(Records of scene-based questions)
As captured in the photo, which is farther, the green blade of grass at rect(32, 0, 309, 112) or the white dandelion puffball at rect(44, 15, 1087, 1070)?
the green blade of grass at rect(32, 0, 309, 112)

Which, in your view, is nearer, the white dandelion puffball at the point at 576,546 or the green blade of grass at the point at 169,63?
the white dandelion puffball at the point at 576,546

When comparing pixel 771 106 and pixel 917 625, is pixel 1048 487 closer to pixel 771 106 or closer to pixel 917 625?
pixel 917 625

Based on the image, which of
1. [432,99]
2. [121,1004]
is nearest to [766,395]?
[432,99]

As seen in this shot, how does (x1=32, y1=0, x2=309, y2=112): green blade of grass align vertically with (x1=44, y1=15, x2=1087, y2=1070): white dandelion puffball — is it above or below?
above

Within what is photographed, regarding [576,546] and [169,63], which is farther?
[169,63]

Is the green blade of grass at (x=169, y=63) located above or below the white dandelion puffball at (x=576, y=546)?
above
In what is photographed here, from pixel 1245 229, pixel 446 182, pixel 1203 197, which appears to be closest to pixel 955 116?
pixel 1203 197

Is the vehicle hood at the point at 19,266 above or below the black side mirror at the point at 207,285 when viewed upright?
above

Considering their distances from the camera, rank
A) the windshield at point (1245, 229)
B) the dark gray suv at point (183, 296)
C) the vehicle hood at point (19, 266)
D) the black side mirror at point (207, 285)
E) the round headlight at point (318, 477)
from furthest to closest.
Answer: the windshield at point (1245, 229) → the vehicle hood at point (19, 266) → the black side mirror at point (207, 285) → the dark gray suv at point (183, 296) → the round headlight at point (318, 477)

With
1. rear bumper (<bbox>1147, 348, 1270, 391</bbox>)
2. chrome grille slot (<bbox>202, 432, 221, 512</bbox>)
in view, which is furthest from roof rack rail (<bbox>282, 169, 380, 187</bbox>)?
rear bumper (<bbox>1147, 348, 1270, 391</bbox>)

* * *

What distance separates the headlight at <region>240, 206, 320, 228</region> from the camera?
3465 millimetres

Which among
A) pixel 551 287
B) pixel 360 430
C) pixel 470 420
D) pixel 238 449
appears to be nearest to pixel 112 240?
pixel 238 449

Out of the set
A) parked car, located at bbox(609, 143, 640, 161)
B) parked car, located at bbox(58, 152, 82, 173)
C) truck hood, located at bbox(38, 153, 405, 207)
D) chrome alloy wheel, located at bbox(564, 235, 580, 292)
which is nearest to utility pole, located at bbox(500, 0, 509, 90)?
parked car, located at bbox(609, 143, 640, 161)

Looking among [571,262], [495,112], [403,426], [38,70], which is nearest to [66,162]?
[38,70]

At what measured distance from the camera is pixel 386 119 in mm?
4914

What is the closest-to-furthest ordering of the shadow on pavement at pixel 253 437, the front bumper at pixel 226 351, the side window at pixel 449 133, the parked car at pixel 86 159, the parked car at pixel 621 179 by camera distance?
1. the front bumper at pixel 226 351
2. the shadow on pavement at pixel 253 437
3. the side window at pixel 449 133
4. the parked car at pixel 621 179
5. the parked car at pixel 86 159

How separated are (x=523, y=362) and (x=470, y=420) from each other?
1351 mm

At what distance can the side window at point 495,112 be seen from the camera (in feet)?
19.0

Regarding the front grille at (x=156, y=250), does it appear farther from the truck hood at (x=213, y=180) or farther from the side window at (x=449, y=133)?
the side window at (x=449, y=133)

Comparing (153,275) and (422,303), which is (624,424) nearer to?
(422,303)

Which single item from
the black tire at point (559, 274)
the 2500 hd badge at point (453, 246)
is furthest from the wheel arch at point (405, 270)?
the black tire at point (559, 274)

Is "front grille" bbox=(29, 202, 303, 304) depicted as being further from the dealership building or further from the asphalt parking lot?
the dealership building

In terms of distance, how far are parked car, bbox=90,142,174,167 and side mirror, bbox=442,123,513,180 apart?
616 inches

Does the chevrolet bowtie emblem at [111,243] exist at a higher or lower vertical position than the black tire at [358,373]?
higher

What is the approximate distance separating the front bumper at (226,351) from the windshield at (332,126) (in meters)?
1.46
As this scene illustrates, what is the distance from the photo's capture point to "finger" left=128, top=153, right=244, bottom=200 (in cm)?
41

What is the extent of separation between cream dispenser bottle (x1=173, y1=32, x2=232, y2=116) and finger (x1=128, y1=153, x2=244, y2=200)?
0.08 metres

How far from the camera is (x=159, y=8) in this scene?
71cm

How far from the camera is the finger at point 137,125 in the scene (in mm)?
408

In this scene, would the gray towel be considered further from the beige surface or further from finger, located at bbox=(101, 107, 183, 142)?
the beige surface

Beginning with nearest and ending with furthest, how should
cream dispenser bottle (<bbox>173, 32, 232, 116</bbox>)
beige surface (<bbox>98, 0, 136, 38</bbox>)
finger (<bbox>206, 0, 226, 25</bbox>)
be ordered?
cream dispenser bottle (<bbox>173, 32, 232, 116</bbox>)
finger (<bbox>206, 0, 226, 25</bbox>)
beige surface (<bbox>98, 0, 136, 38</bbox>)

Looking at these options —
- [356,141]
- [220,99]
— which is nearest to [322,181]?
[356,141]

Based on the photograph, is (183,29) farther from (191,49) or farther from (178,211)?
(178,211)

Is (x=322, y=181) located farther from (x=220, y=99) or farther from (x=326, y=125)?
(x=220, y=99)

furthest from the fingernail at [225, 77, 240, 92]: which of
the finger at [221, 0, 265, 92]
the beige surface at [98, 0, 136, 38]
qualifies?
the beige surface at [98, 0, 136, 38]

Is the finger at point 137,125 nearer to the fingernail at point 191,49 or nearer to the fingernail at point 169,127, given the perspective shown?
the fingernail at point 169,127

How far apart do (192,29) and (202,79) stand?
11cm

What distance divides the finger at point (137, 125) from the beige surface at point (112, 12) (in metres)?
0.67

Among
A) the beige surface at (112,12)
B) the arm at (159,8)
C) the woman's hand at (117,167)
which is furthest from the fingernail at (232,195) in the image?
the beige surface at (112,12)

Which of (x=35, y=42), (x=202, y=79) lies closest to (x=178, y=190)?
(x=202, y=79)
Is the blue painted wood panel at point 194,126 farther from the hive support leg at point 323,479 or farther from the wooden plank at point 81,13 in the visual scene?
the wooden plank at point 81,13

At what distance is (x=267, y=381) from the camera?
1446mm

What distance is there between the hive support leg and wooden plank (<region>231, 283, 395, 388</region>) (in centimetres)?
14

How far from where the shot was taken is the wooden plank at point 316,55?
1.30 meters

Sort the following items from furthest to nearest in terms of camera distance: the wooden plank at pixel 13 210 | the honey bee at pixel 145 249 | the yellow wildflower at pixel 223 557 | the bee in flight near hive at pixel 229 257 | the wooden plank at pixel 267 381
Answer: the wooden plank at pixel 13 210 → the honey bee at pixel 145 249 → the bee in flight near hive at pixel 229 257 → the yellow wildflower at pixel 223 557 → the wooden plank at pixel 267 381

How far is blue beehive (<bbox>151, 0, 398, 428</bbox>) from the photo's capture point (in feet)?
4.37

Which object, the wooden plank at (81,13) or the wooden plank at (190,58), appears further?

* * *

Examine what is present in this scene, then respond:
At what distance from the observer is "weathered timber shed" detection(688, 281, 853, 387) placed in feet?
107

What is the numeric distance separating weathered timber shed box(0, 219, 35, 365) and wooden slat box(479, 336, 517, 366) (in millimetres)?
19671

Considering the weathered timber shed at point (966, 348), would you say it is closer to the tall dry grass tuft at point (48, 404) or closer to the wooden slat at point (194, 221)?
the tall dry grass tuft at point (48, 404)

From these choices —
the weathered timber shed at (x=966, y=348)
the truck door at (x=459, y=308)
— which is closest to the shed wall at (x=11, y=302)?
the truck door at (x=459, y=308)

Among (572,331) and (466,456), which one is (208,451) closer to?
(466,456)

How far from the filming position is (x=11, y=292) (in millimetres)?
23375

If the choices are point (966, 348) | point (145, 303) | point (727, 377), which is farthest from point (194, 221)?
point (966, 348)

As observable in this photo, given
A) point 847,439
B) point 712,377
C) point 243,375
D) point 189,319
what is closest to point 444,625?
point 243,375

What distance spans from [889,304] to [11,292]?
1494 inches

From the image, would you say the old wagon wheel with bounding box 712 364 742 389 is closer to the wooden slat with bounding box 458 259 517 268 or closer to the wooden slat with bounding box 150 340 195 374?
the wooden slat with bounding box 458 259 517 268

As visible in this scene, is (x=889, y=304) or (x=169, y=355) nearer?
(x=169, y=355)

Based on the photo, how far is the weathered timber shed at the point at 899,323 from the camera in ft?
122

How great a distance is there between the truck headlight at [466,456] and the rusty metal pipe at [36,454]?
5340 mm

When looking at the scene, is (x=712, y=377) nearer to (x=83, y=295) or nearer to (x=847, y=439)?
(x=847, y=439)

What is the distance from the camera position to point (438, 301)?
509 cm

INSTRUCTIONS TO FOLLOW -> Recast the entries starting at the line containing "At what measured" and ending at the line containing "5. the parked car at pixel 86 159" as a numbered list, leaving out blank lines.

EXPECTED ANSWER ->
1. At what measured distance from the camera is pixel 386 119 in mm?
2. 4914
3. What is the closest-to-furthest ordering of the shadow on pavement at pixel 253 437, the front bumper at pixel 226 351, the side window at pixel 449 133, the parked car at pixel 86 159, the parked car at pixel 621 179 by camera distance?
4. 1. the front bumper at pixel 226 351
5. 2. the shadow on pavement at pixel 253 437
6. 3. the side window at pixel 449 133
7. 4. the parked car at pixel 621 179
8. 5. the parked car at pixel 86 159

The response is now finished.